◆ **Exercise goal**: Before the material, copy the passage of the article on Seventh Generation and Donald Trump starting at "Seventh Generation joined" and ending at "legislation is repealed.".
··· Exercise text ···
For a candidate who touts his business acumen as a top qualification for president, Donald Trump sure does alienate a lot of business leaders.
Seventh Generation CEO John Replogle told The Huffington Post Friday that the company is sitting on the sidelines of the presidential race for now. But were Trump to actually make it to the Oval Office, things could be different.
“Donald Trump is a candidate, he’s not an elected official at this stage,” said Replogle, whose Vermont-based company produces eco-conscious home goods. “We believe in the right of free speech, even if it is full of divisive rhetoric and partisanship.”
“I wish the rhetoric, for many people, was less damaging and hateful,” he said. “At this point, he has a right as a citizen to free speech. We may differ on that, but frankly there’s no action we can take against it at this stage.”
But, Replogle added, “Were Donald Trump to be an elected official and this were to continue, I think we’d be very active in trying to make sure any policy [he passed] really represented all people in the U.S., not discriminating against anyone.”
Seventh Generation joined the legion of companies earlier this year to protest North Carolina’s so-called “bathroom law,” widely seen as a bigoted attack on transgender rights. The company refused to expand its business in the state unless the legislation is repealed.
Despite that clear line in the sand, Seventh Generation employees haven’t been too political with their money in 2016. Of the meager $2,150 donated by employees to political campaigns this year, $1,900 went to Vermont Sen. Bernie Sanders’ presidential bid. The other $250 went to Erin Schrode, the 25-year-old California Democrat making a historic congressional run.
··· Information provided ···
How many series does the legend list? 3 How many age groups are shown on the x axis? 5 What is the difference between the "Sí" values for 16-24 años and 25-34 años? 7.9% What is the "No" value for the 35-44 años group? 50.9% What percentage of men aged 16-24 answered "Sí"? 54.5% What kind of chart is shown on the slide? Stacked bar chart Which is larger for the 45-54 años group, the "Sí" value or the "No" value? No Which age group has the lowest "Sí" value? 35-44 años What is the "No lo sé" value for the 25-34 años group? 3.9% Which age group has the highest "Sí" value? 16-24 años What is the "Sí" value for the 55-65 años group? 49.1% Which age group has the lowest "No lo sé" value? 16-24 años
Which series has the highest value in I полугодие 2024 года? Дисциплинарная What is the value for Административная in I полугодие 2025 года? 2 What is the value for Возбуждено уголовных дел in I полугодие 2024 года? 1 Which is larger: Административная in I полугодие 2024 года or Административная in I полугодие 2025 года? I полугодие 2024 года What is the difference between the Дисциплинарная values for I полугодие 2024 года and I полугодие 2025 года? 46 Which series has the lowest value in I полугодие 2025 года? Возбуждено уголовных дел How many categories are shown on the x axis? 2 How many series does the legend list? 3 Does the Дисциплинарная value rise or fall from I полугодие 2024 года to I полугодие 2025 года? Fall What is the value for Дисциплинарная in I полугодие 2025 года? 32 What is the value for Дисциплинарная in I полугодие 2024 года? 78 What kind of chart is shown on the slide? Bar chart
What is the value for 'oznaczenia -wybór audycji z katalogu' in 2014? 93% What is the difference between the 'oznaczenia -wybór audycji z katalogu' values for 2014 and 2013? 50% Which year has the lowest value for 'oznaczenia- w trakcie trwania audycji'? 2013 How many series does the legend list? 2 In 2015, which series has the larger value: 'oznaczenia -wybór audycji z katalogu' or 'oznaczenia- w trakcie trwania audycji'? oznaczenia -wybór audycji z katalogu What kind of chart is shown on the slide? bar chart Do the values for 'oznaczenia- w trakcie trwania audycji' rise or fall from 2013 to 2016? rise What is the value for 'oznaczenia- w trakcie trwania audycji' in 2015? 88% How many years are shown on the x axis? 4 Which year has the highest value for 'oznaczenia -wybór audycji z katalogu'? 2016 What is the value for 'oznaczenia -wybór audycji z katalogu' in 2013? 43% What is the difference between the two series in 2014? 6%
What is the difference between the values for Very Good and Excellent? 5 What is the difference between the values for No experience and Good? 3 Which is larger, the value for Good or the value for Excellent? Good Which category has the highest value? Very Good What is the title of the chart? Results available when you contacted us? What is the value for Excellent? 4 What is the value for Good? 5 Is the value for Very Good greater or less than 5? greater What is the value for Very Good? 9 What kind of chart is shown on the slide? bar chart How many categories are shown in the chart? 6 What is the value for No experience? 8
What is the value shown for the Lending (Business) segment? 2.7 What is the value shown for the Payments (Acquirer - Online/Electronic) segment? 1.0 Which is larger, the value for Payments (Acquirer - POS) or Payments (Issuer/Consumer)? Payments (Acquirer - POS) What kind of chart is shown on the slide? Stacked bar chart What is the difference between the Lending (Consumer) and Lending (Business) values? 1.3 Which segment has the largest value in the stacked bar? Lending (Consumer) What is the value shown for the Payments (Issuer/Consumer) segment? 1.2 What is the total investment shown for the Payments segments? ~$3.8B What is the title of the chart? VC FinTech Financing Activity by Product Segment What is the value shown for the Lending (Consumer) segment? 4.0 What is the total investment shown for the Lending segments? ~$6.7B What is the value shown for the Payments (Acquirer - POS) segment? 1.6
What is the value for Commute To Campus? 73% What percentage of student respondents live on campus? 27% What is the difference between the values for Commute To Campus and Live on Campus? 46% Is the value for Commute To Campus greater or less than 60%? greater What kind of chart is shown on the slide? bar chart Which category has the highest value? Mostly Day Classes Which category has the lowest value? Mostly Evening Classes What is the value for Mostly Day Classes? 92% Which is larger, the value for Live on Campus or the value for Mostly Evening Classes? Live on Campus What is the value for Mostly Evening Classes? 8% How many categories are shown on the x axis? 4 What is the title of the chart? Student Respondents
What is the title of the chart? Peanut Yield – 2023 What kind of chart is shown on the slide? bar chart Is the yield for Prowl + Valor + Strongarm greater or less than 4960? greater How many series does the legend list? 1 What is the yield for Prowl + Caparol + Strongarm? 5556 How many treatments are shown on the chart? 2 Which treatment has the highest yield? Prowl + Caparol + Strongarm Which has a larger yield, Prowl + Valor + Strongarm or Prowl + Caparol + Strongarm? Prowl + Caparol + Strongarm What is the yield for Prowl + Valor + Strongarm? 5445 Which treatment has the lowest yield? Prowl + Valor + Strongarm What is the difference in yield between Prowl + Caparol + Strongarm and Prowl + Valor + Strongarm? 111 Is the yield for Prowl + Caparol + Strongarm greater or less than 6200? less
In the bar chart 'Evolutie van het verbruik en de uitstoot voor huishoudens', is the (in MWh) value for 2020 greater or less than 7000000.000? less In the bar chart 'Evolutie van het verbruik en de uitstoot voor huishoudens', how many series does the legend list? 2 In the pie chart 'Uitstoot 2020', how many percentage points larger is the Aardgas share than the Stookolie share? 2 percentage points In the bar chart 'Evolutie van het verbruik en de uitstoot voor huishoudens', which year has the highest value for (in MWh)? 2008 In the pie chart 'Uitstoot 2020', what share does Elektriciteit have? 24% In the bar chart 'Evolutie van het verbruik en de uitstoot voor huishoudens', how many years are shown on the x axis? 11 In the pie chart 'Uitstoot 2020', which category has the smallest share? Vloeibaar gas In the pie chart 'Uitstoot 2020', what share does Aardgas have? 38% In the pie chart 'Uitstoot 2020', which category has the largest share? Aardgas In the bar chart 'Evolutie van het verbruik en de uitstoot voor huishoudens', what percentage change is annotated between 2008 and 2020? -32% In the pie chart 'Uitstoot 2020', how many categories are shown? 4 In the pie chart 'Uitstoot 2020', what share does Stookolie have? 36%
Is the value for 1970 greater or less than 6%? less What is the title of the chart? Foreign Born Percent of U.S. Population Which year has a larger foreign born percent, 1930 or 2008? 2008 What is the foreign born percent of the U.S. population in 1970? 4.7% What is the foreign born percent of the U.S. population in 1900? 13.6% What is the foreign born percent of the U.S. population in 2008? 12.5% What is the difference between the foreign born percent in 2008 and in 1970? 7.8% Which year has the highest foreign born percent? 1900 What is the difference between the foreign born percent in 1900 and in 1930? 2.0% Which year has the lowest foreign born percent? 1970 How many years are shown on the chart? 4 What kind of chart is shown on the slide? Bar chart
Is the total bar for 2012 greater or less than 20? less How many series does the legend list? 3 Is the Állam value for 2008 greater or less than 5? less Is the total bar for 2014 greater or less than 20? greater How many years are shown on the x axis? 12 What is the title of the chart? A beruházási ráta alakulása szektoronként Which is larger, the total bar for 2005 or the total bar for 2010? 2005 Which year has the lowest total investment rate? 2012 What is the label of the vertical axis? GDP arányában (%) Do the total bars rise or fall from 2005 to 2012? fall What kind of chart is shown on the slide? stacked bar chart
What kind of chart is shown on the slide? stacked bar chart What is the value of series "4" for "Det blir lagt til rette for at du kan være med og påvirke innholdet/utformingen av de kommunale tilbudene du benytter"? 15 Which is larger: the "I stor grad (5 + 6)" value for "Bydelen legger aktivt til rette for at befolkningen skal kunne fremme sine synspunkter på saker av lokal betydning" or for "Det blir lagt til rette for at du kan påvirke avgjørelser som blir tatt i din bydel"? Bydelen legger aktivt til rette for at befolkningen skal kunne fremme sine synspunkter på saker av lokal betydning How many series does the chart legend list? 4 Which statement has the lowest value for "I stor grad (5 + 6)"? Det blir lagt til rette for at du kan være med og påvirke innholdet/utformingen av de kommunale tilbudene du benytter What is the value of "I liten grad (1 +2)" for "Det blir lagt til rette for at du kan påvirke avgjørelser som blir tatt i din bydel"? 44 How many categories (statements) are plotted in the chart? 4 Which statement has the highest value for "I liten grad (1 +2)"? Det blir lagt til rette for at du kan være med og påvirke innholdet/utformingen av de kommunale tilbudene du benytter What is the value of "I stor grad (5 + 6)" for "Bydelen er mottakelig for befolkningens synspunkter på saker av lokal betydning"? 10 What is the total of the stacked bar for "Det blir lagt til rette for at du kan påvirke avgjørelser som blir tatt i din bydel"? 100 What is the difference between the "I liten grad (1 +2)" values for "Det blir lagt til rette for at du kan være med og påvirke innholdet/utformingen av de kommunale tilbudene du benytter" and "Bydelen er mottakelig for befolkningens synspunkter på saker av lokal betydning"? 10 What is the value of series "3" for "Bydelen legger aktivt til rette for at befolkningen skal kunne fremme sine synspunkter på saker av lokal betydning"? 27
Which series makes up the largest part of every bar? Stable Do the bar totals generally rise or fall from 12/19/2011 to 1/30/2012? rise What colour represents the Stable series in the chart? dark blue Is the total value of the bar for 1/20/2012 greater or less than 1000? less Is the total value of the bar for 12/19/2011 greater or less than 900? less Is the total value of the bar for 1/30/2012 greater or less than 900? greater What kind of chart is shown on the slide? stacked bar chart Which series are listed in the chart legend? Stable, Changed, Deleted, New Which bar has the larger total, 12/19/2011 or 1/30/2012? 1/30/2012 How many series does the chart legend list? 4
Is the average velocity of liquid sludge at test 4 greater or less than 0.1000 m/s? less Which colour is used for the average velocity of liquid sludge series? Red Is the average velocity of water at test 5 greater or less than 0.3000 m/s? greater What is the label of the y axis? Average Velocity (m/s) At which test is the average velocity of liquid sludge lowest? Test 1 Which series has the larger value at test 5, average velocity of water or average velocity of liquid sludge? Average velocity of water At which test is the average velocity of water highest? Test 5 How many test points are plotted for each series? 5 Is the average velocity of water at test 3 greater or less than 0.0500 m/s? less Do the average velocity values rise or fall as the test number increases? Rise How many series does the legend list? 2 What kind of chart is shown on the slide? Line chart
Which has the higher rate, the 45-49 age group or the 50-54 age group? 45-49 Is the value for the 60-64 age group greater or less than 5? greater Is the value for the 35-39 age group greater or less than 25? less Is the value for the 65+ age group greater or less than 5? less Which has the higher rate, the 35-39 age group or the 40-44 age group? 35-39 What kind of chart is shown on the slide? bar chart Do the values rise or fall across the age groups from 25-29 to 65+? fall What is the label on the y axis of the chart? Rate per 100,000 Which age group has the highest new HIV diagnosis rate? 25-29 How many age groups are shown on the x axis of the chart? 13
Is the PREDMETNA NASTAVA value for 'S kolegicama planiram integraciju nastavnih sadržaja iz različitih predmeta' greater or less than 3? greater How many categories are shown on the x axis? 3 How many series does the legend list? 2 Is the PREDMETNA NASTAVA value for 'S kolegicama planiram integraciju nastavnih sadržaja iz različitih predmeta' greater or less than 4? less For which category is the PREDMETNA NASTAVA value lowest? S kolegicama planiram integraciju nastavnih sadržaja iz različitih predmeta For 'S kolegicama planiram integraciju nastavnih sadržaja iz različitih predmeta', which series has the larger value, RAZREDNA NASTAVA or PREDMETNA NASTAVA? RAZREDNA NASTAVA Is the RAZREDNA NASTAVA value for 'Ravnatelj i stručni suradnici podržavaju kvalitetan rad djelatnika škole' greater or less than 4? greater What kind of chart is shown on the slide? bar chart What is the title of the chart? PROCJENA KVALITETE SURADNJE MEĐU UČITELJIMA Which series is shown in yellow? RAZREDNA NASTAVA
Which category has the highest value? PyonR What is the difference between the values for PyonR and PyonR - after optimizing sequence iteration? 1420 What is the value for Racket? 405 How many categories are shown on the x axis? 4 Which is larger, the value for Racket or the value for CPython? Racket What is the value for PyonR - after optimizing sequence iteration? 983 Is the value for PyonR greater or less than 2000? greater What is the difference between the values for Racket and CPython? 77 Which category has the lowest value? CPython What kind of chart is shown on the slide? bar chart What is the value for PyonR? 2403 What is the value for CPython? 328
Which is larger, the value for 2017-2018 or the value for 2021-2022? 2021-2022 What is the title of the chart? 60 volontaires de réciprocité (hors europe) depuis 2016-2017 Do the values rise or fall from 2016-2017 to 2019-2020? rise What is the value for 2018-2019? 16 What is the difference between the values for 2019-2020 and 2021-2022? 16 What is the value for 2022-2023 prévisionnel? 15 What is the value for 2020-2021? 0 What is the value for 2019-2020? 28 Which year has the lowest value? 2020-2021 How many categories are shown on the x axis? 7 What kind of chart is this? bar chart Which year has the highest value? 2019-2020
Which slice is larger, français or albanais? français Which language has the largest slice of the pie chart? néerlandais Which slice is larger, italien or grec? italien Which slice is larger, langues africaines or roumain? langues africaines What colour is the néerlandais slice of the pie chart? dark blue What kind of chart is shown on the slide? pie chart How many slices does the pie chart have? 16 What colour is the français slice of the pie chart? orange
···
◆ **Solution below**:
Seventh Generation joined the legion of companies earlier this year to protest North Carolina’s so-called “bathroom law,” widely seen as a bigoted attack on transgender rights. The company refused to expand its business in the state unless the legislation is repealed.